Magazines With No Content
2012/12/05 2 Comments
When I was a kid I used to run up to the road to get the mail. Sometimes I’d even sit in the woods near the mailbox, waiting for the strange little vehicle to arrive. After all, the mail was a source of fascinating stuff: letters, gifts, and exotic things from around the world. Who wouldn’t want all that?
These days things are quite a bit different. Hardly anyone handwrites letters anymore, and gifts and other packages are normally sent via UPS or Fedex. The mail has turned into little more than a direct marketing tool, and our mailboxes have become recycling bins full of unwanted advertising. I usually check the mailbox once a week now; it’s usually jammed with junk mail but occasionally there will be a magazine too.
Some of the thickest globs of junk mail are collections of coupons for strange things I have no interest in (one recent advertiser was a surgeon. Who in their right mind would choose a doctor based on how cheap they are?).

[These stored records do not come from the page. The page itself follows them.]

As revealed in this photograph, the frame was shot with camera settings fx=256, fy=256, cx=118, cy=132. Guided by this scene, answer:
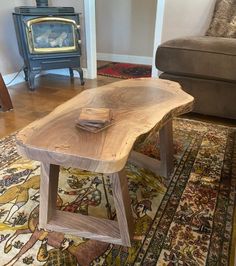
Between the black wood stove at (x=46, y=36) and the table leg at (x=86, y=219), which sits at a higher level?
the black wood stove at (x=46, y=36)

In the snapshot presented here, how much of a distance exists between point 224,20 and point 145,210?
1.78m

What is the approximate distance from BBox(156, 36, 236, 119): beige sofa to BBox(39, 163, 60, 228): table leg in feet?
4.15

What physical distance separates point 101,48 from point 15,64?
1.60 m

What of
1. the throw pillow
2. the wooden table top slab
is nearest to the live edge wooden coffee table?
the wooden table top slab

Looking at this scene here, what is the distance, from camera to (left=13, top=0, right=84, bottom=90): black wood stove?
237 centimetres

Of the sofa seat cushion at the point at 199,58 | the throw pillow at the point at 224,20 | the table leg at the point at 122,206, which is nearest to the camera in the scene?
the table leg at the point at 122,206

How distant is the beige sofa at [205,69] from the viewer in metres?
1.71

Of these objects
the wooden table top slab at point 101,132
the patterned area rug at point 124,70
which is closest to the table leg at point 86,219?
the wooden table top slab at point 101,132

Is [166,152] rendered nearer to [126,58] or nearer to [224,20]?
[224,20]

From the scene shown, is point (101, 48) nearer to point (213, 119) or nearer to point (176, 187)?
point (213, 119)

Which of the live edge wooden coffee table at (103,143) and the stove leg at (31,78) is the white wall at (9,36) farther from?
the live edge wooden coffee table at (103,143)

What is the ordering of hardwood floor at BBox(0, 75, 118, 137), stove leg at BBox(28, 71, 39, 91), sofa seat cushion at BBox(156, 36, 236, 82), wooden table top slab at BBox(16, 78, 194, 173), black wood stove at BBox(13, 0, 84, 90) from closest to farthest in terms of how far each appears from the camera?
wooden table top slab at BBox(16, 78, 194, 173) → sofa seat cushion at BBox(156, 36, 236, 82) → hardwood floor at BBox(0, 75, 118, 137) → black wood stove at BBox(13, 0, 84, 90) → stove leg at BBox(28, 71, 39, 91)

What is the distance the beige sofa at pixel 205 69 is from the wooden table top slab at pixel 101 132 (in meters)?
0.68

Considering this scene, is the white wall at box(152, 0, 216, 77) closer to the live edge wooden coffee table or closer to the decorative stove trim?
the decorative stove trim
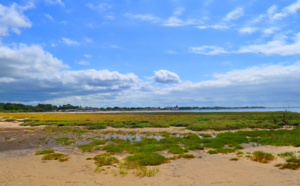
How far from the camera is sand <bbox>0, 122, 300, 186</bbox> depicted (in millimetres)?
10664

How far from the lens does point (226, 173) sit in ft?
39.2

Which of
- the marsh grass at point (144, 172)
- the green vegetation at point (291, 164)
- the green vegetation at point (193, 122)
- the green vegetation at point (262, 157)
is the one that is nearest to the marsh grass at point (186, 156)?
the marsh grass at point (144, 172)

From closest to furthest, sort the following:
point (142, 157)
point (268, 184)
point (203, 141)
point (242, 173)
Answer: point (268, 184) → point (242, 173) → point (142, 157) → point (203, 141)

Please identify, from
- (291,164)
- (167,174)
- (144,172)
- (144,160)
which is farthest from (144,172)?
(291,164)

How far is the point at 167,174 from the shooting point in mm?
12008

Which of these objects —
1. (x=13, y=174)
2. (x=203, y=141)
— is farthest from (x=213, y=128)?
(x=13, y=174)

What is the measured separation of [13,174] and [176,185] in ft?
35.5

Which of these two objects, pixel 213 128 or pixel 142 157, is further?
pixel 213 128

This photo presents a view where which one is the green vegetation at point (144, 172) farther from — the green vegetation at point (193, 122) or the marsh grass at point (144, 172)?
the green vegetation at point (193, 122)

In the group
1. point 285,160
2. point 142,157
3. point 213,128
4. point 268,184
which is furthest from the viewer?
point 213,128

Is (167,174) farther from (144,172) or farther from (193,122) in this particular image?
(193,122)

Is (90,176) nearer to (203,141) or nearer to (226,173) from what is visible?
(226,173)

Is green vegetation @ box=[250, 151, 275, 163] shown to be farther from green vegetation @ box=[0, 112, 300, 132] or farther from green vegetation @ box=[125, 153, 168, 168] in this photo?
green vegetation @ box=[0, 112, 300, 132]

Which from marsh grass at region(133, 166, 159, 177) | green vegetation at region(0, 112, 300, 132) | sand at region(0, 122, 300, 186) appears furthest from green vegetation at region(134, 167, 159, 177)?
green vegetation at region(0, 112, 300, 132)
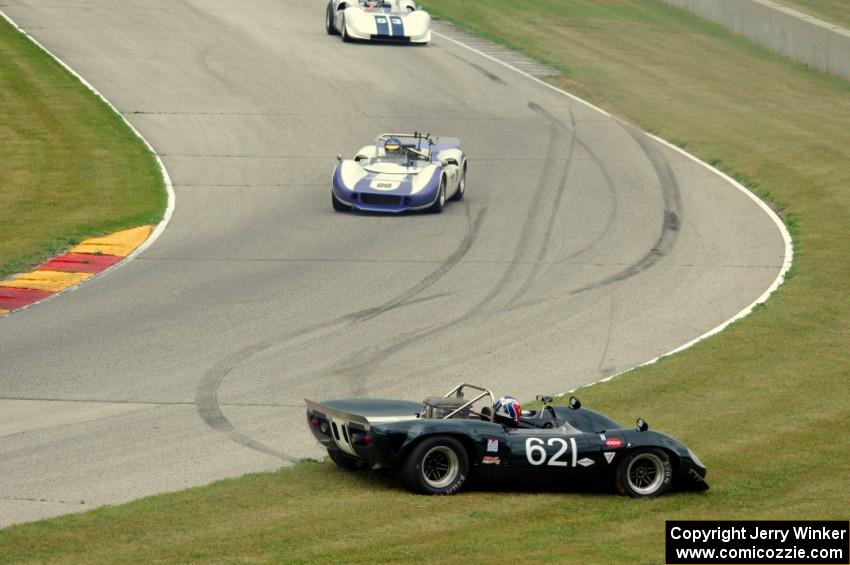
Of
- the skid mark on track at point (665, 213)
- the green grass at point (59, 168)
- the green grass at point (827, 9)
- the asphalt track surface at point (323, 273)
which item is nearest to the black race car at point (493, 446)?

These coupons are sometimes stuffed in an envelope, but more often arrive in magazine form. Imagine how fascinating: a magazine with no content whatsoever, nothing at all but ads. For things you don’t want.
For years I’ve been contacting junk mail (AKA “direct marketing”) publishers and asking them to remove my address from their databases. Inevitably though the publishers start again, trees are cut down for paper, delivery vehicles pollute, and our mailbox begins to fill up.
One of the more persistent pieces of junk mail is “Clipper Magazine,” AKA “Savvy Shopper” in some areas. Nothing in their junk mail or on their web sites indicates how to unsubscribe, so I called their corporate office. Apparently other people have too; they’re prepared for us. To unsubscribe call the Clipper Magazine corporate office at 1 888 569 5169. The nice receptionist will pass you to a no-more-mailings voice mail box in which you can leave your street address. Staff reportedly check this voice mail box weekly and stop mailings to the addresses received. The recording warns that this process may take up to three months, likely because the mailings are printed far in advance.
I imagine that the trees, water and air we all rely on breath a deep sigh of relief every time someone unsubscribes from junk mail. So will your mail carrier.